Vocational education offers young people the great advantage of being prepared for the labour market through apprenticeships in business. Apprenticeships are a unique opportunity to expose the students to the world of work so that they gain the necessary professional and soft skills. During this process, students are counselled by both school and in-business instructors to help them make well-informed career choices and to get employed in job positions that suit their skills, flairs and education.

Before ‘Skills for Jobs’ started operating, businesses offered only short-term apprenticeships. To better match companies’ commitments and requirements, we designed a year-round apprenticeship model and apprenticeship schemes for different educational directions.

What makes this model successful?

1. Establishing Relations with Companies

The key ingredient for ensuring quality apprenticeships for the vocational education students is the collaboration with a broad network of partner companies. All partner schools have a person at the Development Unit who is responsible for establishing and coordinating relationships with businesses (see point 5 below). Schools contact companies and employers who see mutual benefits in such collaboration.

2. Collaboration with Industry Leaders 

Vocational schools aim to attract the best private sector players in their regions. They seek to work with companies that have a clear vision for the future and are willing to invest in further growth of their business.

3. A Win-Win Situation for All Parties Involved 

A precondition for the arrangement of the apprenticeships is that the three parties get involved and benefit:

  • Apprentices improve their skills through practical learning;
  • Companies invest in training their prospective employees;
  • Public vocational education institutions help reduce public expenditures on practical training.

4. Creating an Inspiring Environment

Our partner schools and the project team have a common goal: to create in Albania an environment that cultivates learning through apprenticeships.
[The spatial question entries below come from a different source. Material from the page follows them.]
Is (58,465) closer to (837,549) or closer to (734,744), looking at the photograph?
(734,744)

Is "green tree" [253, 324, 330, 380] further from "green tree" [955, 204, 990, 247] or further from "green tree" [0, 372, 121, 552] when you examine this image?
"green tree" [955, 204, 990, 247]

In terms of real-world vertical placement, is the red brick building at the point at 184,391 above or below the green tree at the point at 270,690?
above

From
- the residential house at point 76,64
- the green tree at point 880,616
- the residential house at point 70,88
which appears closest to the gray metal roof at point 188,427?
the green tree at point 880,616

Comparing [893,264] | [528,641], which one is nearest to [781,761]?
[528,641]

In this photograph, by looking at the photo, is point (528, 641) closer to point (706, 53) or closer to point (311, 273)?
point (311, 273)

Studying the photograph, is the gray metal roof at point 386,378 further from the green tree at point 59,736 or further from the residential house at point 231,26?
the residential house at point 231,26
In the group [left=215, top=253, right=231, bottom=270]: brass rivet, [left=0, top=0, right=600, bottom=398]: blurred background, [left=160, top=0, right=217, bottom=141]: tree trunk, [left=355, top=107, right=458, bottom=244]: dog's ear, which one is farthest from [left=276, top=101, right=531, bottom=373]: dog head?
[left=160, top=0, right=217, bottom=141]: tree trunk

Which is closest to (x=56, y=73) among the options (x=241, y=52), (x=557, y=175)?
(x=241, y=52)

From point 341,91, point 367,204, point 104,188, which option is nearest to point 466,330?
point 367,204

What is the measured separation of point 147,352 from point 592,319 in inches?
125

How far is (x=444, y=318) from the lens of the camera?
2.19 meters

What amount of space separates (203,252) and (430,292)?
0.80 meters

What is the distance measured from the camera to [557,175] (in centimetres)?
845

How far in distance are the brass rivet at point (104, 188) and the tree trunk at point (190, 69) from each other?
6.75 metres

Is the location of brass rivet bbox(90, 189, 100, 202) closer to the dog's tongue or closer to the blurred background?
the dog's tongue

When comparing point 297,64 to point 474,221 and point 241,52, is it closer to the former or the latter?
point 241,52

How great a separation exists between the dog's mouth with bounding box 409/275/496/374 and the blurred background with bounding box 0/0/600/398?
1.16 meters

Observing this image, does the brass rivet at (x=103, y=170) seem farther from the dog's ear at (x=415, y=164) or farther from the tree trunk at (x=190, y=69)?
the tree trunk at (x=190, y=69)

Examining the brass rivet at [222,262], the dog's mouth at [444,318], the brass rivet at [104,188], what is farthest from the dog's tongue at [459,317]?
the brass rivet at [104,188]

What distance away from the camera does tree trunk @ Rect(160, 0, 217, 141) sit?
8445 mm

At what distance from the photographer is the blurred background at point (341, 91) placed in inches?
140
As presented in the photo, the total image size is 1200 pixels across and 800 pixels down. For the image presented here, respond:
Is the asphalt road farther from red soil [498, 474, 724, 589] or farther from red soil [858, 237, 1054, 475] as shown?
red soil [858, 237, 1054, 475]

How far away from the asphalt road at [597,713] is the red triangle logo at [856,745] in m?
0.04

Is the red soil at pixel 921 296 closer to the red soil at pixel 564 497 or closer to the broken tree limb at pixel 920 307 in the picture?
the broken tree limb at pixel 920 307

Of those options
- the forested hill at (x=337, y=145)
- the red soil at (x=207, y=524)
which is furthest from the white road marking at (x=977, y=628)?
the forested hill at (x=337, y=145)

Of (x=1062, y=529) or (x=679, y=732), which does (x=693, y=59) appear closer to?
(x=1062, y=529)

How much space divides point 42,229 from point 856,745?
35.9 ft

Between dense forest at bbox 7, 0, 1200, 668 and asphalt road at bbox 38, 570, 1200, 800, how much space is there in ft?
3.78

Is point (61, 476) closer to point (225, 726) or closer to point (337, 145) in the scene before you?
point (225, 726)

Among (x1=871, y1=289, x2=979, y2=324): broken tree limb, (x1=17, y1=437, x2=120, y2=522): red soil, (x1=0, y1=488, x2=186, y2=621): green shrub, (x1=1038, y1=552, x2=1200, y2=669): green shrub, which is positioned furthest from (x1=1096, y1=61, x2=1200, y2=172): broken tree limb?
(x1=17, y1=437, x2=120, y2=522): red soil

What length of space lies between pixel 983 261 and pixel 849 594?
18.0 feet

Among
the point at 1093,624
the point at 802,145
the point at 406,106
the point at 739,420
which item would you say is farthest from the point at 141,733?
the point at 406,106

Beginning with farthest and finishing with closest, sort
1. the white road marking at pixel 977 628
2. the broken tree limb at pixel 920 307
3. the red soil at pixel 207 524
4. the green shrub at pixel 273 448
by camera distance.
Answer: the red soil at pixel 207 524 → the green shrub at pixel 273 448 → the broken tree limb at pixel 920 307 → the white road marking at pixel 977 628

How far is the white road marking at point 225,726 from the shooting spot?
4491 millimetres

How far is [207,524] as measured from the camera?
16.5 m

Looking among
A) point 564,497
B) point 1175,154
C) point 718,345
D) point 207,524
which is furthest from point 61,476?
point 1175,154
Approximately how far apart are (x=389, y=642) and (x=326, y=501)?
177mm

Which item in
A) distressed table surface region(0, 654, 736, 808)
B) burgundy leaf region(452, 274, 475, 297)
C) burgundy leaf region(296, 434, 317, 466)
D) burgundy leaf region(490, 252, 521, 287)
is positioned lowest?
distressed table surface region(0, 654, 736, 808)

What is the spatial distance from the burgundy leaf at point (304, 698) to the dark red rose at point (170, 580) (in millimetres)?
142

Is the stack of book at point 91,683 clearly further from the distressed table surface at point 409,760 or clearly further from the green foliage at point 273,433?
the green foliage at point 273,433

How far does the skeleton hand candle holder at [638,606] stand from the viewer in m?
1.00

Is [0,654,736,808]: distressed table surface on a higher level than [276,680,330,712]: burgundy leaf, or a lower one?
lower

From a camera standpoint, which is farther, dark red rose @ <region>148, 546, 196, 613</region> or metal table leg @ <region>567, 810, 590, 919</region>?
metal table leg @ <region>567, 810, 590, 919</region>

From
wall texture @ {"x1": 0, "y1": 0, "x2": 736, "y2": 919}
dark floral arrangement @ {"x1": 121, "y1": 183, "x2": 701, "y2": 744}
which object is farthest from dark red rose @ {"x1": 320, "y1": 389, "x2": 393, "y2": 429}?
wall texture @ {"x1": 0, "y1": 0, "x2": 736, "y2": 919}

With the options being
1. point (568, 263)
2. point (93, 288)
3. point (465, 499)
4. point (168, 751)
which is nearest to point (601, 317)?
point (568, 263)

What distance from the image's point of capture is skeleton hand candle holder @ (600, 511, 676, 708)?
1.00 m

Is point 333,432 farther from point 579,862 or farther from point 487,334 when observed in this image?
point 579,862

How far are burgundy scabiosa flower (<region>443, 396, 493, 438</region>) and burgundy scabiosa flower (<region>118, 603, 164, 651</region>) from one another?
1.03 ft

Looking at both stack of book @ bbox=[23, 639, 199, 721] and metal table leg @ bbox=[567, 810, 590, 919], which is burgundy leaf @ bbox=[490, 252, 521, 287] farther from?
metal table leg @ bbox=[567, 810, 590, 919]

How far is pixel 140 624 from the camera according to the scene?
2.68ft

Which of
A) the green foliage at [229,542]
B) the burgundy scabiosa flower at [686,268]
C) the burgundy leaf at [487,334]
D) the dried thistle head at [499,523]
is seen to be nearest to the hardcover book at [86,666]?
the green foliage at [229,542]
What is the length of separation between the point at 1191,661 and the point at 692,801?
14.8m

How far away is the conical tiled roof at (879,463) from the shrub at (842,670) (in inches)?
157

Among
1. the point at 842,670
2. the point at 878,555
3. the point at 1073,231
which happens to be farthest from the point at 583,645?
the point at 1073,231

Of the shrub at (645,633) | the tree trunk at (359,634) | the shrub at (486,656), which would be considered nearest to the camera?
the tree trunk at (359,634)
Both the project team and partner VET providers, in collaboration with employment agencies, work to increase awareness among beneficiary groups. To reach apprenticeship agreements, they develop instruments that enable monitoring and much more.

5. Business Relations Coordinator at the Development Unit

The Business Relations Coordinator in the Development Unit is responsible for establishing links between schools and private companies and organizing various activities to connect students to jobs. S4J provides ongoing support and training to Business Relations Coordinators, so that this key function is consolidated for all partner providers.

6. Parents’ Involvement

Support by parents and family members throughout the apprenticeship period is crucial. Higher involved parents, higher chances for successful apprenticeships.

7. Trained In-Company Instructors 

Training in-company instructors is one of the many aspects that the project considers as a key element to improve the quality of apprenticeships and to ensure that all students involved will benefit from them. If the instructors are committed to their new apprentices, this will inspire youngsters to make a significant contribution to the company.